Словом, дело приняло такой серьезный оборот, что командующий войсками, по соглашению со мной, решил отправить экспедицию, чтобы навести порядок в гарнизоне. Экспедиция была встречена артиллерийским огнем (разведки тогда не было, и мы не знали, что бунтовщики поставили на большой дороге четыре орудия). Командующие офицеры совершенно растерялись и повернули назад, а восставшие стали обстреливать город. Это было, кажется, за два дня до переворота в Петербурге.
Я в тот момент находился в так называемом «дворце» – на самом деле это был многоквартирный дом, где жил командующий войсками округа полковник Архипов. Блестящий офицер, командовавший на фронте с большим успехом дивизией, не мог ничего другого, кроме как метаться по комнате и повторять все время: «Этого я не могу понять! Русские войска обстреливают русский город! Я этого не могу понять!» Неожиданно к нему явилась делегация большевиков и предложила вести переговоры о перемирии. У нас с командующим состоялся такой диалог:
– А, значит, большевистская делегация выступает как представитель восставших? – Во всяком случае, они связаны с ними, хотя за несколько дней до этого требовали их ареста. – То есть, по всей вероятности, они начали устанавливать какие-то контакты? – Очевидно, получили из Петрограда известие, что там дело начинается. Так я думаю. И они предложили перемирие, говорили, что восставшие пообещали им остановить военные действия, но при условии, что вы не будете предпринимать ничего против них.
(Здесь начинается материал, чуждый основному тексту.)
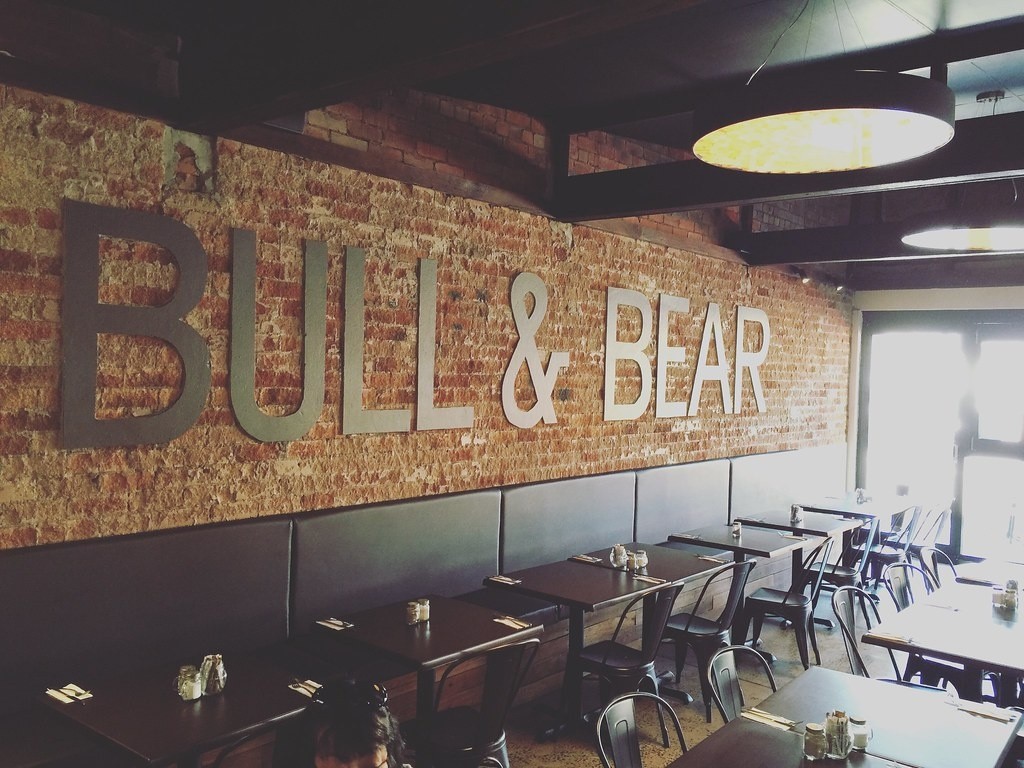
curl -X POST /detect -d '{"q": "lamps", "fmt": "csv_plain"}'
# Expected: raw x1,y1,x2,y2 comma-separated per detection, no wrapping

Полковник Архипов на это согласился, перемирие было подписано, а через час или два канонада возобновилась. Тут уж возникла полная паника, и продолжалась она, пока не пришло сообщение из столицы, что власть перешла к Петроградскому съезду Советов. Сопротивление кончилось, больше ничего сделать было нельзя. Оставалось только спасаться, что было не очень легко.
Меня спрятали в татарской части города, откуда я осуществлял политическое и военное руководство сопротивлением. Там я прожил больше недели, отпустил бороду, а потом уехал сначала в Москву, где тоже шли бои… А потом в Петроград.
Позже я узнал, что образовавшаяся в Казани Чрезвычайная комиссия заочно приговорила меня к смертной казни. Мне ничего не оставалось, как уйти на осадное положение и жить по чужому паспорту. Причем я подумал, что никому не придет в голову, что русский православный человек возьмет себе паспорт на еврейскую фамилию – так я стал Абрамом Яковлевичем Вульфовым. Паспорт был не очень удачный: в нем стояло указание на особую примету – сломанную левую ключицу, а у меня она была в полном порядке. Тем не менее его подлинность была безупречна: когда я позже был арестован и провел около четырех месяцев в большевистской тюрьме, никому из следователей и в голову не пришло проверить мои особые приметы. Так я и вышел из тюрьмы Абрамом Яковлевичем Вульфовым.
Никакой возможности существовать не было. Только если найти какую-нибудь службу. Я поступил в Наркомпрос, где занимался разработкой исторических программ. Ничего специально большевистского в этой работе не было, до тех пор, пока Волгин, один из руководителей Накомпроса (позднее – вице-президент Академии Наук), который раньше знал меня по исторической линии, вдруг на каком-то заседании не сказал: первым пунктом повестки дня я предлагаю постановить, чтобы Абрам Яковлевич Вульфов снова стал Юрием Петровичем Денике.
– Какие еще у вас остались впечатления от встреч с большевиками?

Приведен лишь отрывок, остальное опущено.